I’d like to add a critical section operation, the intended use case is for synchronizing access to shared mutable state when async dialect is lowered to LLVM coroutines + concurrent execution.

Examle: compute “something” in parallel, and aggregate results into shared memref


%0 = alloc(): memref<f32>
%r = "async.create_resource"(): () -> !async.resource

%token = async.execute {
  %1 = "do_some_heavy_compute_1"(): () -> f32
  async.critical_section [%r] {
    %2 = load %0[] : memref<f32>
    %3 = addf %1, %2 : f32
    store %3, %0[]: memref<f32>
  }
}

%token_0 = async.execute {
  %4 = "do_some_heavy_compute_2"(): () -> f32

  async.critical_section [%r] {
    %5 = load %0[] : memref<f32>
    %6 = addf %1, %2 : f32
    store %6, %0[]: memref<f32>
  }
}

async.await %token, %token_0

Should it be resource + critical_section or something else? I like resource/critical section because it allows to model things like synchronized access to “device”.

For Async->LLVM lowering this can be also lowered to coroutines, so there will be no “blocking” per se (no holding a mutex lock for guarding a critical section), but a “wait list” of suspended coroutines (critical sections) that will be processed sequentially in some random order at runtime.

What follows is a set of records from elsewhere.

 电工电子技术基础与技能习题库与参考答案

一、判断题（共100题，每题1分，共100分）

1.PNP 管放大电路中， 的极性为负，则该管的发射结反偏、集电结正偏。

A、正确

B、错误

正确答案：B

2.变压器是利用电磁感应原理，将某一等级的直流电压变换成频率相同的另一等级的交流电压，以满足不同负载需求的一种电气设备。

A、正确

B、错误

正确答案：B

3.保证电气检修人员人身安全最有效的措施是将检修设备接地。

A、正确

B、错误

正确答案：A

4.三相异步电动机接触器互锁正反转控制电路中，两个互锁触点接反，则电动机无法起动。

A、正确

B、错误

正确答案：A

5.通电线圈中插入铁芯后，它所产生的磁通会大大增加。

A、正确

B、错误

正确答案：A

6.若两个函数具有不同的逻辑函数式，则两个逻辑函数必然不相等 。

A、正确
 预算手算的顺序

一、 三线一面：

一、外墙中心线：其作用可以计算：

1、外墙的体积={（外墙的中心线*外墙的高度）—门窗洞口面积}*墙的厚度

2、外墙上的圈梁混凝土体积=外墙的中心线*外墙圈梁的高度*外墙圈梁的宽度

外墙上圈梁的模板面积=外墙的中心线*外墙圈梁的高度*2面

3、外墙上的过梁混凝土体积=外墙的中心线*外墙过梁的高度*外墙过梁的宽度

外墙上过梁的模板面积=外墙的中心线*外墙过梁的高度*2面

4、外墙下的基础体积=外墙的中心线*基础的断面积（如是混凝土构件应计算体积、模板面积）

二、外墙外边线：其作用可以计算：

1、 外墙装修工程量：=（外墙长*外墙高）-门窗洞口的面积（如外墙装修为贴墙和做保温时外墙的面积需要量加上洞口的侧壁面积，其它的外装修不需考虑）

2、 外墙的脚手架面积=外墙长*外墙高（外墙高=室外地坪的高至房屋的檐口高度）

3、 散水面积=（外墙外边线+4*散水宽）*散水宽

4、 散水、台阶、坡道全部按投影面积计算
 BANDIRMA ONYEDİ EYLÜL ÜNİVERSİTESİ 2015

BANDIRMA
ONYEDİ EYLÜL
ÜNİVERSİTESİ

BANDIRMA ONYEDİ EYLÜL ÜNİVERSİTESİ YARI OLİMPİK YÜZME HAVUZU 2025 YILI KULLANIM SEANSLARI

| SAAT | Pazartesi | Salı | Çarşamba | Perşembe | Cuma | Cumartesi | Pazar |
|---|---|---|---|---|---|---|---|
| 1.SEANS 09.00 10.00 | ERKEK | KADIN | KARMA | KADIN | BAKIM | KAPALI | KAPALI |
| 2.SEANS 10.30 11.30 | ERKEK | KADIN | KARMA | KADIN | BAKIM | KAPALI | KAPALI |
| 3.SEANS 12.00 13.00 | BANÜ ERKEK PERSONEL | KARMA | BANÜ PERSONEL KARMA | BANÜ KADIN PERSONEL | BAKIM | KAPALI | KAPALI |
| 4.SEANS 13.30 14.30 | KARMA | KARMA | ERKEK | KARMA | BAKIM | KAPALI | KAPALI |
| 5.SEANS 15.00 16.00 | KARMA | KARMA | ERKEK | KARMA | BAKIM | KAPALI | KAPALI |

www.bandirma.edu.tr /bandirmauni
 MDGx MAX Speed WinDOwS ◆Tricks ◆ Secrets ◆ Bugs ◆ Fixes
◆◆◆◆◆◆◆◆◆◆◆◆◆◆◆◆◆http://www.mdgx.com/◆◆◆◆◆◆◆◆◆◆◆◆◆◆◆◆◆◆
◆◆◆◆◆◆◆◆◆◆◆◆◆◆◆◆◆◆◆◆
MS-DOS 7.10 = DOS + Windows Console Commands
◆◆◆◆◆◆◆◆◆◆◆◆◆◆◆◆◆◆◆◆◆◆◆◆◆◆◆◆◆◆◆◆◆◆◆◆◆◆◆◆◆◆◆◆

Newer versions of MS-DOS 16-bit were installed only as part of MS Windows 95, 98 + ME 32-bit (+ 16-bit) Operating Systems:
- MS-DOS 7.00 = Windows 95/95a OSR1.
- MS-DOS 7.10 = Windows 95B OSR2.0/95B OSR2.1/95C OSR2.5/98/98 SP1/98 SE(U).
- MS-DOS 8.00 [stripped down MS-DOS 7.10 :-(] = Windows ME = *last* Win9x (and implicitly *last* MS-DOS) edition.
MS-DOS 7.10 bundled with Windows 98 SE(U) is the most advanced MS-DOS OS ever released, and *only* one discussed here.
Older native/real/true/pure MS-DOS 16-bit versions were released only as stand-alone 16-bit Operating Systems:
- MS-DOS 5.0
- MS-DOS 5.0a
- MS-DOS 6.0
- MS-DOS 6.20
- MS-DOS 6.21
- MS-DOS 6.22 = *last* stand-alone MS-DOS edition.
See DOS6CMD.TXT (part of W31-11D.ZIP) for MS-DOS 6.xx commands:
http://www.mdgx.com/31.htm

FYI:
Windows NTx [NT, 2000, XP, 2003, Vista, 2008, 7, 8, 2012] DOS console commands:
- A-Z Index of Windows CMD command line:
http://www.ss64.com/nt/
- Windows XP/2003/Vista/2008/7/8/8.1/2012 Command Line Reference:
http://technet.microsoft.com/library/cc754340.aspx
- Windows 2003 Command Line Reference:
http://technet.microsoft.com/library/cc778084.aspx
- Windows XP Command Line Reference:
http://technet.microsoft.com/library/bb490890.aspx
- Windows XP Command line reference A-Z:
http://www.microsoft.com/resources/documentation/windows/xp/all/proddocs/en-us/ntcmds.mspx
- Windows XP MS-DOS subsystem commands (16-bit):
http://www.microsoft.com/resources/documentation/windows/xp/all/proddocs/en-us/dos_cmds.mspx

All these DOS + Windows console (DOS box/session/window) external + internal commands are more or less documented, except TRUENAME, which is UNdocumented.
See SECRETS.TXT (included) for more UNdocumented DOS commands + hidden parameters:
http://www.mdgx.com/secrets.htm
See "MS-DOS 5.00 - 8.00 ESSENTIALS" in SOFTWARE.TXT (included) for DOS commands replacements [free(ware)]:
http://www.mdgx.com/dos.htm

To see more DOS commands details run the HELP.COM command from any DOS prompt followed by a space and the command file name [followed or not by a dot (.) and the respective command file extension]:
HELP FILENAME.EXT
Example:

The standard dialect has the generic_atomic_rmw operation (see https://mlir.llvm.org/docs/Dialects/Standard/#stdgeneric_atomic_rmw-genericatomicrmwop). Admittedly this is lower level.

Supporting critical sections is not specifically tied to the async dialect. Except that you plan to lower it to a shared runtime, the two concepts are unrelated. You could even model this as a library call (assuming you had async. function calls).

%token_0 = async.execute {
  %4 = "do_some_heavy_compute_2"(): () -> f32

  async.call @aquire_lock(%r)
  %5 = load %0[] : memref<f32>
  %6 = addf %1, %2 : f32
  store %6, %0[]: memref<f32>
  async.call @release_lock(%r)
}

but that would give you nested asynchronicity. Maybe something like

%token_0 = async.execute {
  %4 = "do_some_heavy_compute_2"(): () -> f32
  async.yield %4 : f32
}

%token_1 = async.call @lock_acquire[%token_0](%r)

%value = async.execute [%token_1] {
  %4 = "do_some_heavy_compute_2"(): () -> f32
  async.yield %4 : f32
}

%token_2 = async_execute [%value] {
    ^bb0(%1: ...):
    %5 = load %0[] : memref<f32>
    %6 = addf %1, %5 : f32
    store %6, %0[]: memref<f32>
  }

%token_r = async.call @release_lock[%token_2](%r)

could also work but then you would need support for a value (the %r) that changes its readiness state back and forth, so that only one waiting co-routine (or async dependency) fires at a time.

For some reason I thought that atomic operations in std are just counterparts of c++ fetch_add, fetch_sub, etc…, looks like generic_atomic_rmw is exactly what I need.

Wouldn’t you need std.call here?
(and I don’t understand the second example at all, maybe it is also supposed to be a synchronous std.call?)

Yes, you are right, the first example only works with std.call as we do not model nested asynchronicity. I wanted to encode the fact that the lock operations do not block the thread but instead deschedule until the lock token is available. My idea was to have aquire_lock return a token that becomes ready when the lock was acquired. That way, computations that depend on the lock would not be scheduled until then. Likewise with the release_lock.

In the second example, I have made this explicit by actually returning these tokens without using nesting. I just noticed I missed some dependencies though.

It makes sense now with the added dependencies!